* ЗАДАНИЕ A *
Кто, согласно предложенному тексту о спектакле, был консультантом по костюмам?
* ЗАДАНИЕ B *
Переведите на английский язык следующее предложение из текста о спектакле: «На мужчинах красные клетчатые рубахи, на женщинах праздничные фартуки из такой же ткани поверх льняных платьев».

=== ПРЕДЛОЖЕННЫЙ ТЕКСТ ===

Мельникову дочь играют две актрисы: Анастасия Ковальская (до самоубийства героини) и Ольга Богословская («русалка десять лет спустя»). У Ковальской это молодая красивая женщина, в которой чувствуется характер. Богословской же (актриса, к слову, очень похожа на Любовь Полищук) удается выразить inferno: в черноокой жгучей брюнетке ощущается демон, исполненный желанием мести. Стихи на удмуртском звучат у актрис страстно; Андрей Емельянов параллельно читает русский оригинал нарочито холодно, остраняя их речь.
Любопытно назначение актрисы на роль Русалочки. У Пушкина это ребенок, чистый лист. И хотя выглядит героиня Евгении Коротковой взросло, она оставляет впечатление детской чистоты. Это дитя природы, в котором смешались черты хиппи, эльфа и тролля. Эта Русалочка глухонема, общается на языке жестов, в чем усматривается привет Андерсену (у которого героиня, впрочем, лишилась голоса, как раз отказавшись от русалочьей природы). А может, дело в том, что по законам этого сценического мира русалка может говорить, только если она когда-то родилась человеком, эта же Русалочка, как вытекает из логики пьесы, родилась уже на дне Днепра — и сразу этакой «молчаливой рыбой».
А. Раевская (Княгиня) и З. Голоднюк (Мамушка).
Фото — архив театра.
Не только удмуртский язык, но и визуальный ряд спектакля сообщает нам о переносе действия в местную среду. Конечно, не в Днепр бросилась здешняя Дочь Мельника, а в Каму, что в пешей доступности от театра. Художник Любовь Мелехина одела героев в национальные удмуртские костюмы, следуя этническим образцам; консультантом по костюмам была Вера Фардиева (ижевский специалист по традиционной одежде и ткачеству). На мужчинах красные клетчатые рубахи, на женщинах праздничные фартуки из такой же ткани поверх льняных платьев. Князь, которого читатели часто представляют этаким Королевичем Елисеем, одет не во что-то древнерусское, но как «деловой человек» рубежа XIX–XX веков: такого горожанина можно увидеть на фотографиях в местном краеведческом музее. На актрисах еще и нагрудные украшения — сплошь из рядов больших тонких монет, которые издалека выглядят серебристой чешуей. Эти украшения сделаны точно по старинным фотографиям удмурток в праздничных костюмах; смотришь на эти фото, и женщины впрямь кажутся русалками. В сцене свадьбы Княгиня — Александра Раевская выходит в высоком головном уборе, от которого ей на лицо ниспадает эта «чешуя», закрывая глаза. Из режиссерского решения вычитывается, что в жилах каждой женщины течет русалочья кровь. Эта княгиня лишена ореола христианской праведницы. Когда она остается со своей Мамушкой — Зинаидой Голоднюк и жалуется на несчастливый брак, та достает черный печной горшок, и они проводят некий языческий обряд, явно что-то из любовной магии.

=== СОБРАННЫЙ МАТЕРИАЛ ===

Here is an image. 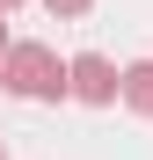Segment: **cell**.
<instances>
[{"instance_id": "cell-1", "label": "cell", "mask_w": 153, "mask_h": 160, "mask_svg": "<svg viewBox=\"0 0 153 160\" xmlns=\"http://www.w3.org/2000/svg\"><path fill=\"white\" fill-rule=\"evenodd\" d=\"M0 88L22 95V102H59V95H66V58H59L51 44H8Z\"/></svg>"}, {"instance_id": "cell-2", "label": "cell", "mask_w": 153, "mask_h": 160, "mask_svg": "<svg viewBox=\"0 0 153 160\" xmlns=\"http://www.w3.org/2000/svg\"><path fill=\"white\" fill-rule=\"evenodd\" d=\"M66 95H73V102H88V109H110V102H117V66L102 58V51L66 58Z\"/></svg>"}, {"instance_id": "cell-3", "label": "cell", "mask_w": 153, "mask_h": 160, "mask_svg": "<svg viewBox=\"0 0 153 160\" xmlns=\"http://www.w3.org/2000/svg\"><path fill=\"white\" fill-rule=\"evenodd\" d=\"M117 102L131 117H153V58H131V66H117Z\"/></svg>"}, {"instance_id": "cell-4", "label": "cell", "mask_w": 153, "mask_h": 160, "mask_svg": "<svg viewBox=\"0 0 153 160\" xmlns=\"http://www.w3.org/2000/svg\"><path fill=\"white\" fill-rule=\"evenodd\" d=\"M44 8L59 15V22H73V15H88V8H95V0H44Z\"/></svg>"}, {"instance_id": "cell-5", "label": "cell", "mask_w": 153, "mask_h": 160, "mask_svg": "<svg viewBox=\"0 0 153 160\" xmlns=\"http://www.w3.org/2000/svg\"><path fill=\"white\" fill-rule=\"evenodd\" d=\"M8 44H15V37H8V15H0V58H8Z\"/></svg>"}, {"instance_id": "cell-6", "label": "cell", "mask_w": 153, "mask_h": 160, "mask_svg": "<svg viewBox=\"0 0 153 160\" xmlns=\"http://www.w3.org/2000/svg\"><path fill=\"white\" fill-rule=\"evenodd\" d=\"M15 8H29V0H0V15H15Z\"/></svg>"}, {"instance_id": "cell-7", "label": "cell", "mask_w": 153, "mask_h": 160, "mask_svg": "<svg viewBox=\"0 0 153 160\" xmlns=\"http://www.w3.org/2000/svg\"><path fill=\"white\" fill-rule=\"evenodd\" d=\"M0 160H8V138H0Z\"/></svg>"}]
</instances>
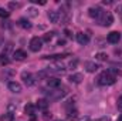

===

* ПРАВИЛЬНЫЙ ОТВЕТ A *
Вера Фардиева, ижевский специалист по традиционной одежде и ткачеству.

* ПРАВИЛЬНЫЙ ОТВЕТ B *
The men wear red checked shirts, and the women wear festive aprons of the same fabric over linen dresses.